I often think what a lucky thing it is that a person is born in a certain spot and is under the impression that she has to stay there. If we were allowed to flutter around over the earth before we were born, trying to decide whom we would have for parents and where we would live, what a state of indecision we should be in!
But here I am, with my own grandmother, in the home of my ancestors, making Christmas presents, and having—Oh, astonishing fact!—all the money I want to spend on them. But I’m not buying things. I mean I’m not buying already-done things to any great extent. I am making them. I want my loved ones to realize that it is still love that I am sending them, and not just a sign and token of my prosperity.

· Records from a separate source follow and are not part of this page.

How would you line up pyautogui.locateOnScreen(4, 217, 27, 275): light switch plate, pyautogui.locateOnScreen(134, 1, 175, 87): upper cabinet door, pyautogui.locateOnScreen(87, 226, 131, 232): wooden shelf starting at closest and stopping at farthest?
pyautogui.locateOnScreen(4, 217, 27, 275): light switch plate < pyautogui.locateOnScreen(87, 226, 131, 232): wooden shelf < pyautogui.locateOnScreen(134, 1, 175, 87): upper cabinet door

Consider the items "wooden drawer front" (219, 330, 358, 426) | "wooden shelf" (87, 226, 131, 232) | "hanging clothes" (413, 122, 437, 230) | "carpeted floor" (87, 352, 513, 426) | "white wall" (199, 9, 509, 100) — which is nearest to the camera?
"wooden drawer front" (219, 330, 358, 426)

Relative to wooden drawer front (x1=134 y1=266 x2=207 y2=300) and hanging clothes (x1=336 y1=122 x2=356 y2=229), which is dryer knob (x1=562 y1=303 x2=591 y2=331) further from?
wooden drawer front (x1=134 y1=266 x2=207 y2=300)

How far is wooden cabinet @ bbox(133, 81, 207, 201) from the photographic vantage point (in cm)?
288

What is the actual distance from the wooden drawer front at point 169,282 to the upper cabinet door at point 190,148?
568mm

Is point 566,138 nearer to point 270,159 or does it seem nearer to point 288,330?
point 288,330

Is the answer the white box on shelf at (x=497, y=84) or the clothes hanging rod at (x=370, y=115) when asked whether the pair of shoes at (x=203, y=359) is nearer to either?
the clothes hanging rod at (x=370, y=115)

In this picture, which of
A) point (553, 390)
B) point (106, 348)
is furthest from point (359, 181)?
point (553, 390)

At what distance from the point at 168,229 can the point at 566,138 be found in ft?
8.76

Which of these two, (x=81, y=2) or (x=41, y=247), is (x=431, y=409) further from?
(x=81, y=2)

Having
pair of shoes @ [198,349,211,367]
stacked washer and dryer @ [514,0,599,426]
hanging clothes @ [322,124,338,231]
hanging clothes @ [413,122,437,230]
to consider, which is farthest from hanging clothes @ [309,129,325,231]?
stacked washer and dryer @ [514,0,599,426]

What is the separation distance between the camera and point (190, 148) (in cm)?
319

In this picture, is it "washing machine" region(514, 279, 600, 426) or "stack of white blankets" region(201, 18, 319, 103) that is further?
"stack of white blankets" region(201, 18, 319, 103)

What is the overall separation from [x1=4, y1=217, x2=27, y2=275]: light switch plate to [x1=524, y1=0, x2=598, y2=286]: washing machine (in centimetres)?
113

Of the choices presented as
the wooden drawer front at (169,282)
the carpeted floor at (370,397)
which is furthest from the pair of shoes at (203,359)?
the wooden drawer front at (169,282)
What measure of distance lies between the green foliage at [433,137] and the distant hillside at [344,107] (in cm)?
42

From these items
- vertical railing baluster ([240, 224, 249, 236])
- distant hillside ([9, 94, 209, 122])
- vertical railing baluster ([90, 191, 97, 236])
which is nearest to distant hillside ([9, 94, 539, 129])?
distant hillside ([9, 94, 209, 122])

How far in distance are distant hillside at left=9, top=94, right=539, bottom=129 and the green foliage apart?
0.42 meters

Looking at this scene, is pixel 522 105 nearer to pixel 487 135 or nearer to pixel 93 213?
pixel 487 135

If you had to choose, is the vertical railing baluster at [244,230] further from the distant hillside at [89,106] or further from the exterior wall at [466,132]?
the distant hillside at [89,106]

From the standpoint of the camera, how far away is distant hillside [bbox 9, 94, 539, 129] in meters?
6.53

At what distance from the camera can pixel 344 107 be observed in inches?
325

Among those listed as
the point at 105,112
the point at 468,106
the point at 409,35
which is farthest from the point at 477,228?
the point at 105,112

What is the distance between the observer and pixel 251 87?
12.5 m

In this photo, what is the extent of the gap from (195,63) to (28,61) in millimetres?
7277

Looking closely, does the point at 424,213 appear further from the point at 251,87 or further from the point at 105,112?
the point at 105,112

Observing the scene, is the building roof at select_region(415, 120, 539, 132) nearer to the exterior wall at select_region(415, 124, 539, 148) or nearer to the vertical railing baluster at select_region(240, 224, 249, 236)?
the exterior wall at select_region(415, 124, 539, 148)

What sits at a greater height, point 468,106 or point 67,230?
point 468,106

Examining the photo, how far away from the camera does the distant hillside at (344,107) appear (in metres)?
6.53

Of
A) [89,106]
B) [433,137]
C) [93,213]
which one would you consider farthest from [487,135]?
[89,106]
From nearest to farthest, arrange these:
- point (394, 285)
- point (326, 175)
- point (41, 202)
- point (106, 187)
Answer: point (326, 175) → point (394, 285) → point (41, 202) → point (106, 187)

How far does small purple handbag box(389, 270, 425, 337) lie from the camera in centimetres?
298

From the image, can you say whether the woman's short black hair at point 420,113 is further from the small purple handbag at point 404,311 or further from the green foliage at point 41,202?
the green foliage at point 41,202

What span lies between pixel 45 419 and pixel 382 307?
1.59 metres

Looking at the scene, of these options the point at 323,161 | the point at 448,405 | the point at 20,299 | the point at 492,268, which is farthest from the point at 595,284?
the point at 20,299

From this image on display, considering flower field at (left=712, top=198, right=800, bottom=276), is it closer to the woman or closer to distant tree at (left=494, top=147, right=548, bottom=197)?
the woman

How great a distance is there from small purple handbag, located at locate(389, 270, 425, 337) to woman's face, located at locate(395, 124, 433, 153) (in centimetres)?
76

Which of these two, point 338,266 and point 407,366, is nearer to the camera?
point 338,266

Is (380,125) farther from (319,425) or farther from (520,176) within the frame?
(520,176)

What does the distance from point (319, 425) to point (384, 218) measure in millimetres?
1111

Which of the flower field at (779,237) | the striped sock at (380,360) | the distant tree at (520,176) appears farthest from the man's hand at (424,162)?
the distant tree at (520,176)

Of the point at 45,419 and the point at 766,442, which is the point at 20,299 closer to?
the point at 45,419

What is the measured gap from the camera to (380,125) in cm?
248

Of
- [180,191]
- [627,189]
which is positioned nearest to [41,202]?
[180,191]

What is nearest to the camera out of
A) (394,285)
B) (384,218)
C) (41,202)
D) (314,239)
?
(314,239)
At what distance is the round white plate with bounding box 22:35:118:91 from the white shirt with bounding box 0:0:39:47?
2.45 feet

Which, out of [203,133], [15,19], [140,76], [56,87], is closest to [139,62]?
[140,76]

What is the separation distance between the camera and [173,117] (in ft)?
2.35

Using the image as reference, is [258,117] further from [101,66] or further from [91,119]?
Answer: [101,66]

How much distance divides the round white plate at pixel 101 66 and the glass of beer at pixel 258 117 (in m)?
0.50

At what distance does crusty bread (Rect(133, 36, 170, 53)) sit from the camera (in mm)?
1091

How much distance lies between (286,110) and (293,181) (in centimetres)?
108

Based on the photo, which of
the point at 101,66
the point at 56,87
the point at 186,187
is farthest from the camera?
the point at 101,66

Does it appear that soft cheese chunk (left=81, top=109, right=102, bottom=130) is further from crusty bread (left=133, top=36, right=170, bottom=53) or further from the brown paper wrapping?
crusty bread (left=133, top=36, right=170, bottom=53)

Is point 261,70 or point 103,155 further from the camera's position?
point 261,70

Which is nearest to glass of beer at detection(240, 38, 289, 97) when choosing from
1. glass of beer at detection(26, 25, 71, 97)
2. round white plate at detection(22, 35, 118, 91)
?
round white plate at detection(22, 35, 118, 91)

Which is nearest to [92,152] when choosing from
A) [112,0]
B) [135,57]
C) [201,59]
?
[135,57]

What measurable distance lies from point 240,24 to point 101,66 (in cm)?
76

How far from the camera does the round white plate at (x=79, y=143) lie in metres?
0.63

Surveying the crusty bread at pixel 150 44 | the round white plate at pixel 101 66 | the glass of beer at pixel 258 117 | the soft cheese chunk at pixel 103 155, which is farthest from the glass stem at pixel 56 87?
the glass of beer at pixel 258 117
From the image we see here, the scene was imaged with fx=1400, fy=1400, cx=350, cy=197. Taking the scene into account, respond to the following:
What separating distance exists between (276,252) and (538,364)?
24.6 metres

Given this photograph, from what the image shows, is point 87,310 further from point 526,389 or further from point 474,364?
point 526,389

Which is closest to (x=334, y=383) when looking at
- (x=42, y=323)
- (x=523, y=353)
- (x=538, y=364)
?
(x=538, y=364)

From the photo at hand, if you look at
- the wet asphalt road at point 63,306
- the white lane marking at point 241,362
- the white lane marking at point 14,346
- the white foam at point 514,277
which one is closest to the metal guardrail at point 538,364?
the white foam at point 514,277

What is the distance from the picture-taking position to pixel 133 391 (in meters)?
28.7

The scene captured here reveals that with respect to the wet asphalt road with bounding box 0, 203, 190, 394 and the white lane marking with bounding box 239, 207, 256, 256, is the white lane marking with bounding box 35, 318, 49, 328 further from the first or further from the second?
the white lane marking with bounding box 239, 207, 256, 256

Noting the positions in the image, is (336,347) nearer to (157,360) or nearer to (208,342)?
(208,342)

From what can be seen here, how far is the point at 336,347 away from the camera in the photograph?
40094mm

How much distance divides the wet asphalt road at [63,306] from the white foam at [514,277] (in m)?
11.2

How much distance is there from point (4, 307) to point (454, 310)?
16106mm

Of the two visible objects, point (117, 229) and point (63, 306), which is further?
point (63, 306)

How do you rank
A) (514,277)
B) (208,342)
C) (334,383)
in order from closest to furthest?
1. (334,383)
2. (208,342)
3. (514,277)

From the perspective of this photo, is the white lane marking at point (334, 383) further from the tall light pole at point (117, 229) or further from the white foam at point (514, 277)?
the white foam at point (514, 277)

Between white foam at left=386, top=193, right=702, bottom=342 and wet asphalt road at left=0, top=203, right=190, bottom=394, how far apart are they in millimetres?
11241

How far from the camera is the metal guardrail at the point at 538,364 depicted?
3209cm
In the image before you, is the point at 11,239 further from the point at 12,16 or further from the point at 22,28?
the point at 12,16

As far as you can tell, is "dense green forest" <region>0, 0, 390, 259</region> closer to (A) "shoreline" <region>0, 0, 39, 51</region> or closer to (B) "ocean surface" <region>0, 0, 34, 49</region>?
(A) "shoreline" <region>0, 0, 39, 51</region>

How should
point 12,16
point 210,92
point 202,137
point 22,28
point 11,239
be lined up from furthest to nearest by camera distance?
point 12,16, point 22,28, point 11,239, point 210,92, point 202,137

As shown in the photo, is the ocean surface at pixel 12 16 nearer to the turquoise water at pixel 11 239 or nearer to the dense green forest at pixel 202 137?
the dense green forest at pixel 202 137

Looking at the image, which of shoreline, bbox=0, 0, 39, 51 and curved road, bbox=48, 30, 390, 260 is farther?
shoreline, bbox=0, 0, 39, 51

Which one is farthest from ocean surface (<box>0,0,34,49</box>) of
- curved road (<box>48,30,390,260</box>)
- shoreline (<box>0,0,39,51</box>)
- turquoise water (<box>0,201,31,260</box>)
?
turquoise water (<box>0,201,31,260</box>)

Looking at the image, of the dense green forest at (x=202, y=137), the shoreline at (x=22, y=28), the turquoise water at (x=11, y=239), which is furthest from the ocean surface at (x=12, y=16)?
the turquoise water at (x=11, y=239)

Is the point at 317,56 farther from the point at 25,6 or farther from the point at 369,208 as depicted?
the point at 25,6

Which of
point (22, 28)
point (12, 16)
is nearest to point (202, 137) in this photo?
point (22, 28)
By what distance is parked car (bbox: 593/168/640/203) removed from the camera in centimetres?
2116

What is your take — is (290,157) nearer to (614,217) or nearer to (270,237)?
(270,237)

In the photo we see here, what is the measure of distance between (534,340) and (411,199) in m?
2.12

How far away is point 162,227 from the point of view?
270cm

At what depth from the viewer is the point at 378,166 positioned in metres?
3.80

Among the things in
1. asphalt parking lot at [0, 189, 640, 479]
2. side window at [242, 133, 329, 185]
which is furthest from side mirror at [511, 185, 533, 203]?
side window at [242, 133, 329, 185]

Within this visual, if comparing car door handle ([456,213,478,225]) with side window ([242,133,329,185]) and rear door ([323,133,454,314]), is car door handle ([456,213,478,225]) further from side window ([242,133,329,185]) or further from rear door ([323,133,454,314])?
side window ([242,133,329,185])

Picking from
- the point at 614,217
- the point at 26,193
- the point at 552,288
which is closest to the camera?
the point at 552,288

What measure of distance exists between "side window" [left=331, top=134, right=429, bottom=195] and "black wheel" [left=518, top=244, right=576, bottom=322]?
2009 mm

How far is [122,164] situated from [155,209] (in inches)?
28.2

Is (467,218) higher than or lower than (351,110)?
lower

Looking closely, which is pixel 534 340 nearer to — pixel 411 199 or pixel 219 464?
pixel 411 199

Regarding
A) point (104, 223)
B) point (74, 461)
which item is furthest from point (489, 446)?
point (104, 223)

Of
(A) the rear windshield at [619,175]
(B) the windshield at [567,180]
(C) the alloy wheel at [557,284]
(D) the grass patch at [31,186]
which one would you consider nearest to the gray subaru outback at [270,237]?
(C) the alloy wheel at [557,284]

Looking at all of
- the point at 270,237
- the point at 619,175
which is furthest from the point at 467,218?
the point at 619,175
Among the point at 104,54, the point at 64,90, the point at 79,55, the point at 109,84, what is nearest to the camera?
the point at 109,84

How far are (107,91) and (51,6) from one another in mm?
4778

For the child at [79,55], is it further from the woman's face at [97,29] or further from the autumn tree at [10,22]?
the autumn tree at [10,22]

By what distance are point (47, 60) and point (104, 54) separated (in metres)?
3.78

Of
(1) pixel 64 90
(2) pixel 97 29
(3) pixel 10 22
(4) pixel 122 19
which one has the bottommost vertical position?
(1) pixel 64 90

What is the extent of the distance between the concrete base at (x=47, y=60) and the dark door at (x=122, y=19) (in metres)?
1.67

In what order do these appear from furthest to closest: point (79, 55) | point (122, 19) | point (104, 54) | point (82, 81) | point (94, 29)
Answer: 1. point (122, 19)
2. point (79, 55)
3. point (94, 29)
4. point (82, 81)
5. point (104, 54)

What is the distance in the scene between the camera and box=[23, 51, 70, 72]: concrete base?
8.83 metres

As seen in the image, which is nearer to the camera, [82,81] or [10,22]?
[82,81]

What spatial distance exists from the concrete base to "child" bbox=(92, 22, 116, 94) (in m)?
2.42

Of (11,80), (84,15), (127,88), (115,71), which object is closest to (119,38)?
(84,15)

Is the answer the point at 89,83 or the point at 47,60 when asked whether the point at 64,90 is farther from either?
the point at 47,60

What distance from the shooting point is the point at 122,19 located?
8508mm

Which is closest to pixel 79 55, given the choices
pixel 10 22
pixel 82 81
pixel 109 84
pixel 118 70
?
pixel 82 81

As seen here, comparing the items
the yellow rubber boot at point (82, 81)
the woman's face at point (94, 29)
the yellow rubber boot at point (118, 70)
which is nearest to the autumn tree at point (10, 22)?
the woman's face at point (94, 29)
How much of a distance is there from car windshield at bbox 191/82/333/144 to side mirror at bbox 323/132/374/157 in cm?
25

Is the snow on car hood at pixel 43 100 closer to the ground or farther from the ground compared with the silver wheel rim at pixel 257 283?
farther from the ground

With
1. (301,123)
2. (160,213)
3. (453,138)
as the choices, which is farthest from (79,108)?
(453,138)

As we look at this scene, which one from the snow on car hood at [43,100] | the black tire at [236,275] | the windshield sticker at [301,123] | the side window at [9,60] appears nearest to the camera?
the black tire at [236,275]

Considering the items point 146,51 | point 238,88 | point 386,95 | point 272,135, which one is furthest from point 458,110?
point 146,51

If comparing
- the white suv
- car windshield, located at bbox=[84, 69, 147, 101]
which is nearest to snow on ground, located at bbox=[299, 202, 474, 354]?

There are all the Carsons and all the McBirneys and all the Summerses and all the Kitchells and all the Paces and all the Rowantrees, to make things for. Of course I count Keefe in with the Rowantrees, though I’m not sure he would like to have me.
Speaking of Keefe, I wrote him a letter and told him what I thought of him.
“Keefe,” I wrote, “you are haughty. How have I come to fall in your esteem? Why am I suddenly ‘Miss Knox’ instead of Azalea. Do you think I ought to suffer a steady average of trouble, and because I have found my people and my fortune, are you going to make me miserable by turning against me? What harm does it do the world if I am happy?”
He wrote back at once, of course. If he hadn’t, I never should have written to him again. Never.
He said he had no idea he had the power to make me unhappy.
I wrote back and asked him since when had he stopped telling the truth. And I said I could see he was looking around for ways of discontinuing our friendship, and that at first I had been rather stupid and hadn’t seen what he was trying to do. But now I understood, and naturally, I would protest no more.
Then I got a letter from him which—well, which changed everything. He said he had not been sure but that I meant to enter upon a new life altogether, and if I had, he did not mean to stand in the way. He said we had been thrown together by accident and that he had forced his acquaintance upon you and me, and that we had been endlessly kind to him, but he did not mean to take advantage of that kindness, but that if I wished to continue our friendship upon the old basis that it would make all the difference in the world to him; that he had had no heart for work or life since the idea had come to him that he ought to let our friendship go in justice to me.